==== DATASET ROWS
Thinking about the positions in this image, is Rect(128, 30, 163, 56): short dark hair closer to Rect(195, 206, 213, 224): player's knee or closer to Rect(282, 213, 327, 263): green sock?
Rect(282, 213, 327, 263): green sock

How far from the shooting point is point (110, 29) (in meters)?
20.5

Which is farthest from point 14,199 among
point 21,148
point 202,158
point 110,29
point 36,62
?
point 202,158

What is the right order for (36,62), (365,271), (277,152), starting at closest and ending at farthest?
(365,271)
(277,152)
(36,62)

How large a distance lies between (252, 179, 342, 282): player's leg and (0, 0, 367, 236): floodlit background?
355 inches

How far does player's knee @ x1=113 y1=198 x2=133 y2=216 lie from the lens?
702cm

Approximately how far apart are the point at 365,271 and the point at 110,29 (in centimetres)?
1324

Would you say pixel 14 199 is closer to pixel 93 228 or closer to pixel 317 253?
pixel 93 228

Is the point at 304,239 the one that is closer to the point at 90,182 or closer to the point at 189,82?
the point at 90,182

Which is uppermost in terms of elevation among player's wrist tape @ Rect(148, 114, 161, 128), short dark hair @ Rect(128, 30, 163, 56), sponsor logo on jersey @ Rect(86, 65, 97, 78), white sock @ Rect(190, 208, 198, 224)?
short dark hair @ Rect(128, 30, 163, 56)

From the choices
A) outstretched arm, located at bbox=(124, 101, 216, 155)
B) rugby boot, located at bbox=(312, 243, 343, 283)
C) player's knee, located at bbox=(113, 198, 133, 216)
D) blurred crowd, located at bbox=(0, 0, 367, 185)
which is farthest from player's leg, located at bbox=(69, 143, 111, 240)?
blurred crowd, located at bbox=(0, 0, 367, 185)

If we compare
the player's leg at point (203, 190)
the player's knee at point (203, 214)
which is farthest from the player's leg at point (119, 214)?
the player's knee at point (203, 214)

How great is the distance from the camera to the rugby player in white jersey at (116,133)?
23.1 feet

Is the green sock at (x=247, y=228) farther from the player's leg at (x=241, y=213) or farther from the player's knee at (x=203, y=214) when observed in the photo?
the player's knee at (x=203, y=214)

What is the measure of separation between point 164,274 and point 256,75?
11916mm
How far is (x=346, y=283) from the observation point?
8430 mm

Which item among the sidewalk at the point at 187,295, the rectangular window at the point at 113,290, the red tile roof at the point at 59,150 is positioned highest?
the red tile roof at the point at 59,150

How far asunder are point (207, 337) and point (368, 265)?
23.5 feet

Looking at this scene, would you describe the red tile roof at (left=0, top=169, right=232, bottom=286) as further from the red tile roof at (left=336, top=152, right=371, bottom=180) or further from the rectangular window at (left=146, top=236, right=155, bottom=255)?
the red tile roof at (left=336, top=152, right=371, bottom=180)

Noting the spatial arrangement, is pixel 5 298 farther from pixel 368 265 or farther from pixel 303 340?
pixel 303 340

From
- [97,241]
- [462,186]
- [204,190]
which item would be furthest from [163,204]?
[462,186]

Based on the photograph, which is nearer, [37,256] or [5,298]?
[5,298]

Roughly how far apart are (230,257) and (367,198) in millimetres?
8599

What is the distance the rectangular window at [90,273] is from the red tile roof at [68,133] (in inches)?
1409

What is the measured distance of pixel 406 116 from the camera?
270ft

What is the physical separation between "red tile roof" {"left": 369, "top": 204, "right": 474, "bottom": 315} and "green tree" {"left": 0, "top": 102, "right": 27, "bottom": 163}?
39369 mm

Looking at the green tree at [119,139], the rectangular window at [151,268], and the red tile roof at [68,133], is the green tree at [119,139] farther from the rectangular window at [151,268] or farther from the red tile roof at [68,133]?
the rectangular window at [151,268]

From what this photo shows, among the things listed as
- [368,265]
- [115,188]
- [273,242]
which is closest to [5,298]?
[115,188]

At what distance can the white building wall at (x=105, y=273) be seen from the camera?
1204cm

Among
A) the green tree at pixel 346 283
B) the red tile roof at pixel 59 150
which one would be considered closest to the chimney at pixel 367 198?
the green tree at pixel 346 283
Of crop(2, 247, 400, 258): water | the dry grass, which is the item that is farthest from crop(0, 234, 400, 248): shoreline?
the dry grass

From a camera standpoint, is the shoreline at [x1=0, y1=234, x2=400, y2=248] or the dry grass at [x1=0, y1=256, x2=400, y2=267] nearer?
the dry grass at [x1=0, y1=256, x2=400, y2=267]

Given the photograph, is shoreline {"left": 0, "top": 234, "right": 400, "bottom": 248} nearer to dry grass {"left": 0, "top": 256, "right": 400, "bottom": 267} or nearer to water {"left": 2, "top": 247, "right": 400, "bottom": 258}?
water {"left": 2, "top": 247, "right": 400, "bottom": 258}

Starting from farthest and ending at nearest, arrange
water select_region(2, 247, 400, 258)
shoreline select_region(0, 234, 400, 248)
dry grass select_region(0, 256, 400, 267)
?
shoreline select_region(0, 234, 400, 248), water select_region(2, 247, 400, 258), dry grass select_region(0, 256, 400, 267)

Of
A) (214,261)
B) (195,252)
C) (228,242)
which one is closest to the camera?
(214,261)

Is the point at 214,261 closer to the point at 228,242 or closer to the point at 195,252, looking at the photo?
========
PROBLEM TO SOLVE: Extract, word for word, each line of the listing above.

REPLY TO THE TASK:
Thinking about the positions in this image, is Rect(128, 30, 163, 56): short dark hair closer to Rect(195, 206, 213, 224): player's knee or closer to Rect(282, 213, 327, 263): green sock?
Rect(282, 213, 327, 263): green sock

How far from the shooting point is point (110, 29) (in meters)?
20.5

Which is farthest from point 14,199 among
point 21,148
point 202,158
point 110,29
point 36,62
?
point 202,158

What is the right order for (36,62), (365,271), (277,152), starting at closest and ending at farthest?
(365,271)
(277,152)
(36,62)

How large a distance lies between (252, 179, 342, 282): player's leg and (0, 0, 367, 236): floodlit background?
355 inches

How far does player's knee @ x1=113 y1=198 x2=133 y2=216 lie from the lens?
702cm

Approximately how far apart are the point at 365,271 and the point at 110,29 (in centimetres)?
1324

Would you say pixel 14 199 is closer to pixel 93 228 or closer to pixel 317 253?
pixel 93 228

Is the point at 304,239 the one that is closer to the point at 90,182 or closer to the point at 189,82?
the point at 90,182

Which is uppermost in terms of elevation among player's wrist tape @ Rect(148, 114, 161, 128), short dark hair @ Rect(128, 30, 163, 56), sponsor logo on jersey @ Rect(86, 65, 97, 78), white sock @ Rect(190, 208, 198, 224)?
short dark hair @ Rect(128, 30, 163, 56)

From the choices
A) outstretched arm, located at bbox=(124, 101, 216, 155)
B) rugby boot, located at bbox=(312, 243, 343, 283)
C) player's knee, located at bbox=(113, 198, 133, 216)
D) blurred crowd, located at bbox=(0, 0, 367, 185)
which is farthest from player's leg, located at bbox=(69, 143, 111, 240)?
blurred crowd, located at bbox=(0, 0, 367, 185)

If we compare
the player's leg at point (203, 190)
the player's knee at point (203, 214)
which is farthest from the player's leg at point (119, 214)?
the player's knee at point (203, 214)

How great is the distance from the camera to the rugby player in white jersey at (116,133)?
23.1 feet

Is the green sock at (x=247, y=228) farther from the player's leg at (x=241, y=213) or farther from the player's knee at (x=203, y=214) when observed in the photo?
the player's knee at (x=203, y=214)

What is the measure of separation between point 164,274 and point 256,75?
11916mm
How far is (x=346, y=283) from the observation point?
8430 mm

Which item among the sidewalk at the point at 187,295, the rectangular window at the point at 113,290, the red tile roof at the point at 59,150 is positioned highest?
the red tile roof at the point at 59,150

How far asunder are point (207, 337) and point (368, 265)?
23.5 feet

Looking at this scene, would you describe the red tile roof at (left=0, top=169, right=232, bottom=286) as further from the red tile roof at (left=336, top=152, right=371, bottom=180) or further from the rectangular window at (left=146, top=236, right=155, bottom=255)?
the red tile roof at (left=336, top=152, right=371, bottom=180)

Noting the spatial arrangement, is pixel 5 298 farther from pixel 368 265 or farther from pixel 303 340?
pixel 303 340

From
- [97,241]
- [462,186]
- [204,190]
which item would be furthest from [163,204]?
[462,186]

Based on the photograph, which is nearer, [37,256] or [5,298]?
[5,298]

Roughly how far apart are (230,257) and (367,198) in millimetres?
8599

What is the distance the rectangular window at [90,273] is from the red tile roof at [68,133] (in inches)?
1409

What is the measured distance of pixel 406 116 from the camera?
270ft

What is the physical separation between "red tile roof" {"left": 369, "top": 204, "right": 474, "bottom": 315} and "green tree" {"left": 0, "top": 102, "right": 27, "bottom": 163}?
39369 mm

Looking at the green tree at [119,139], the rectangular window at [151,268], and the red tile roof at [68,133], is the green tree at [119,139] farther from the rectangular window at [151,268] or farther from the red tile roof at [68,133]?
the rectangular window at [151,268]

From what this photo shows, among the things listed as
- [368,265]
- [115,188]
- [273,242]
which is closest to [5,298]?
[115,188]

At what distance can the white building wall at (x=105, y=273) be seen from the camera?
1204cm

Among
A) the green tree at pixel 346 283
B) the red tile roof at pixel 59 150
which one would be considered closest to the chimney at pixel 367 198?
the green tree at pixel 346 283
Of crop(2, 247, 400, 258): water | the dry grass, which is the item that is farthest from crop(0, 234, 400, 248): shoreline?
the dry grass

From a camera standpoint, is the shoreline at [x1=0, y1=234, x2=400, y2=248] or the dry grass at [x1=0, y1=256, x2=400, y2=267] nearer?
the dry grass at [x1=0, y1=256, x2=400, y2=267]

Given the photograph, is shoreline {"left": 0, "top": 234, "right": 400, "bottom": 248} nearer to dry grass {"left": 0, "top": 256, "right": 400, "bottom": 267} or nearer to water {"left": 2, "top": 247, "right": 400, "bottom": 258}?
water {"left": 2, "top": 247, "right": 400, "bottom": 258}

Starting from farthest and ending at nearest, arrange
water select_region(2, 247, 400, 258)
shoreline select_region(0, 234, 400, 248)
dry grass select_region(0, 256, 400, 267)
?
shoreline select_region(0, 234, 400, 248), water select_region(2, 247, 400, 258), dry grass select_region(0, 256, 400, 267)

Of
A) (214,261)
B) (195,252)
C) (228,242)
which one is closest to the camera?
(214,261)

Is the point at 214,261 closer to the point at 228,242 or closer to the point at 195,252, looking at the photo?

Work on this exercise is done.